RECORDED DATA Start Marker

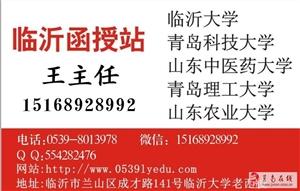 青岛理工大学成人高等教育 2018年成考招生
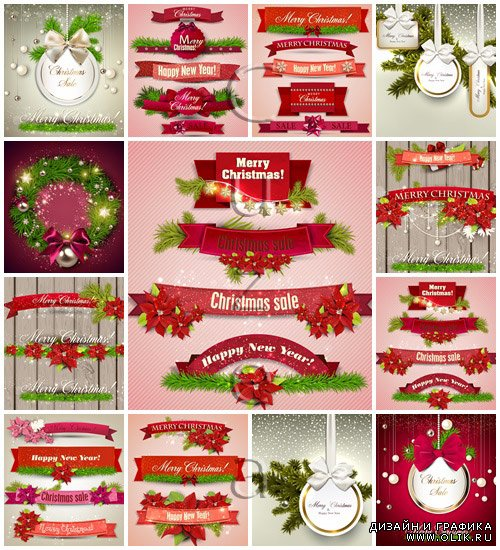 Merry christmas vector elements 2014, part 36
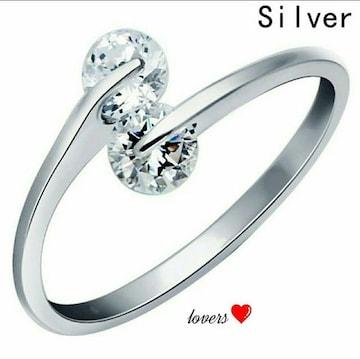 送料無料14号シルバースーパーCZダイヤデザイナーズリング指輪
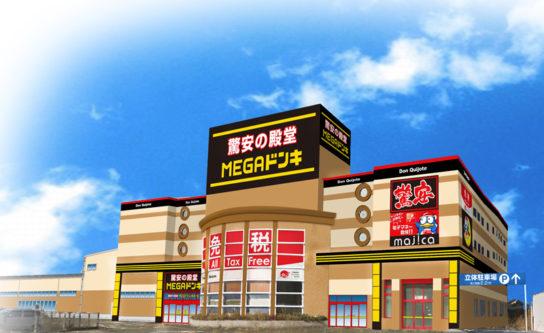 MEGAドン・キホーテ八代店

RECORDED DATA End Marker

* [WHAT IS EXPECTED] Write out the data once more exactly, omitting the pictures.

* [RESPONSE TO THE EXERCISE]
 青岛理工大学成人高等教育 2018年成考招生
 Merry christmas vector elements 2014, part 36
 送料無料14号シルバースーパーCZダイヤデザイナーズリング指輪
 MEGAドン・キホーテ八代店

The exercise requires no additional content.